TabularDataBunch from_df parsing goes wrong

luis_luett · April 20, 2020, 8:45pm

Hi everyone,

i had some pleasant experiences with fast.ai so far, but now I’ve encountered my first mayor issue. I’m using the following piece of code to read a DataFrame into a DataBunch:

def get_valid_idx(data: pd.DataFrame,valid_percentage: float=0.2):
split_idx = int(np.floor(data.shape[0]*(1-valid_percentage)))
return range(split_idx, data.shape[0])
dep_var = 'Transaction Label'
cat_names = ['Buchungstext','Auftraggeber / 
Beguenstigter','Verwendungszweck','Kontonummer', 'BLZ', 'Glaeubiger- 
ID','Mandatsreferenz','Kundenreferenz','Balance']

cont_names = ['Betrag (EUR)']
procs = [FillMissing, Categorify, Normalize]

path = './tmp'
df = ba.get_data()
df_dropped = df.copy()
del df_dropped['Buchungstag']
del df_dropped['Wertstellung']

valid_idx=get_valid_idx(df)

*RECORDS*.

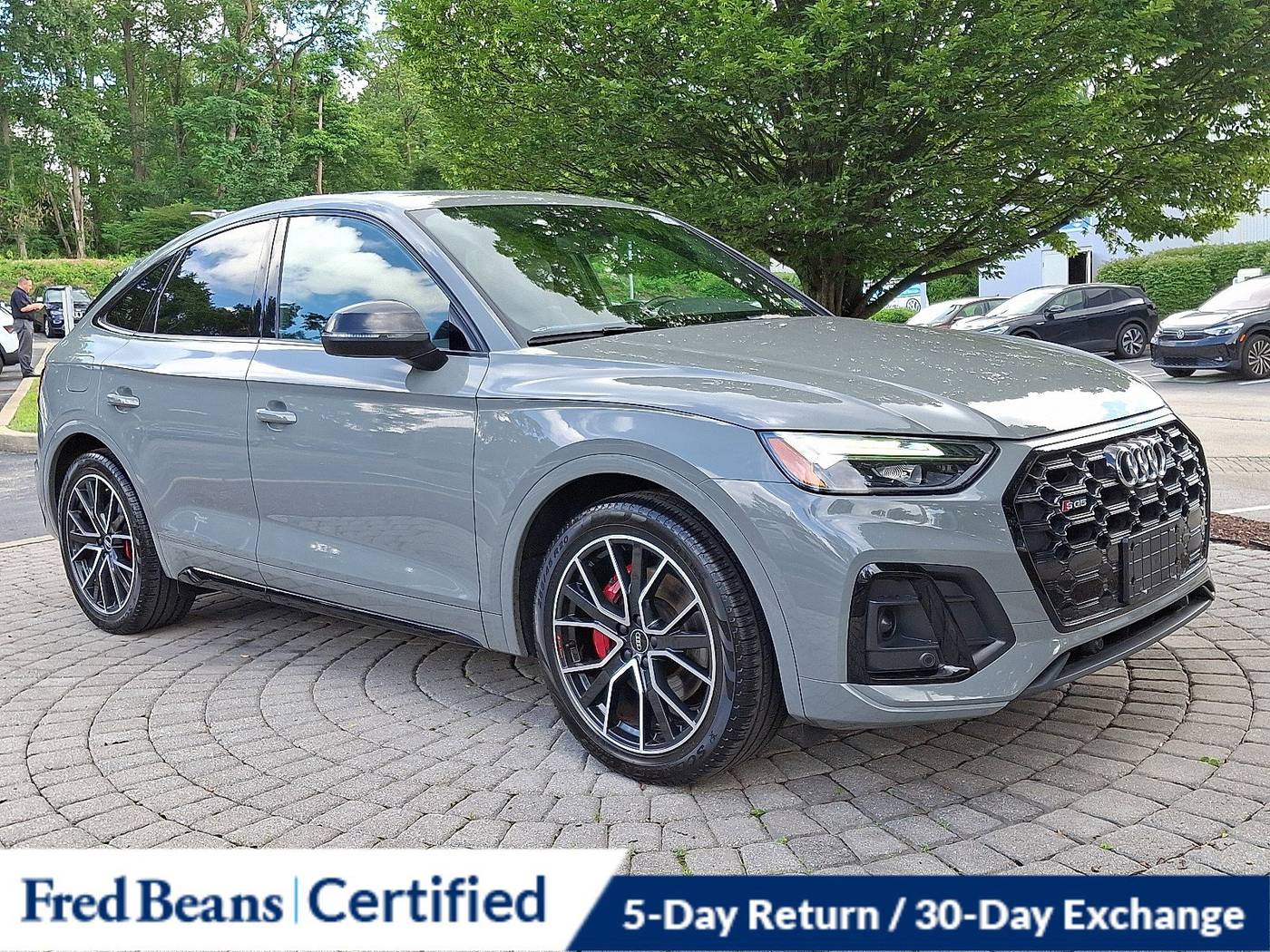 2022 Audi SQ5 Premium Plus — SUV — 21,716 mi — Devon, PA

==

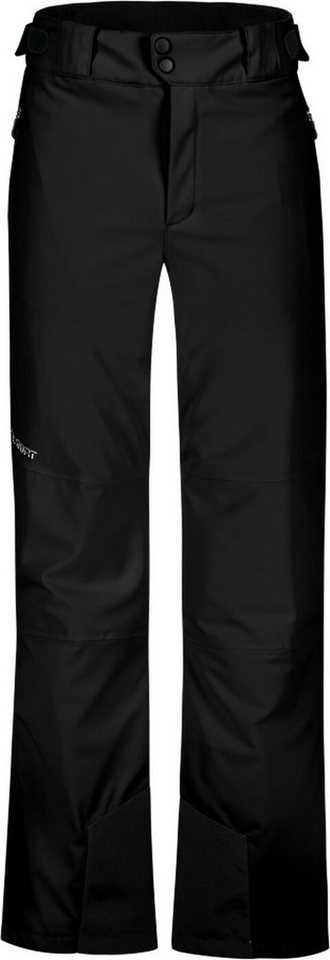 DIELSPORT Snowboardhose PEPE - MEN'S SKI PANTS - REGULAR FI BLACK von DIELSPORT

...

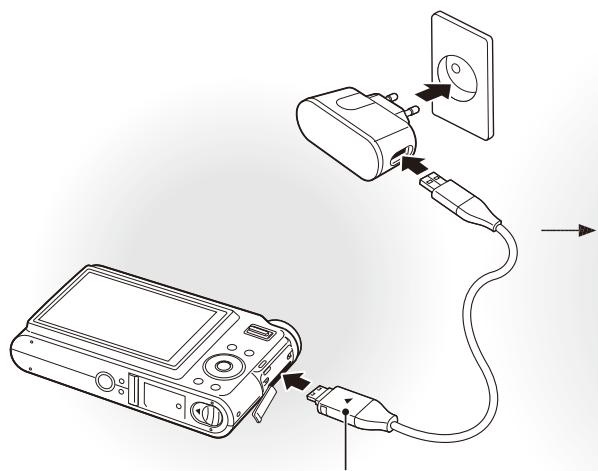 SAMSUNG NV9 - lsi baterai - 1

*REQUIRED ACTION A*.
Answer these questions about the forum post on TabularDataBunch from_df parsing, one answer per line:
(i) Which column name is assigned to dep_var?
(ii) What default value does get_valid_idx give to valid_percentage?
(iii) Which two columns are deleted from df_dropped?
*REQUIRED ACTION B*.
Resume the forum post on TabularDataBunch from_df parsing, picking up immediately after its final line.
The records were gathered from a separate source.

*EXERCISE ANSWER A*.
(i) 'Transaction Label'
(ii) 0.2
(iii) 'Buchungstag' and 'Wertstellung'

*EXERCISE ANSWER B*.
data = TabularDataBunch.from_df(path, df_dropped, dep_var, valid_idx=valid_idx, 
procs=procs, cat_names=cat_names)

However after the parsing, many of the entries are replaced with #na#. This especially happens in ‘Auftraggeber / Beguenstigter’ german for Client / beneficiary’. This columns contains multiple words is it an issue to have columns with more that word or special charaters like ‘+’,’/’,’&’?

Im using the fastai Notebook on paperspace.com btw. If you need information to help me, I happy to provide more.

Thanks to all of you in advance!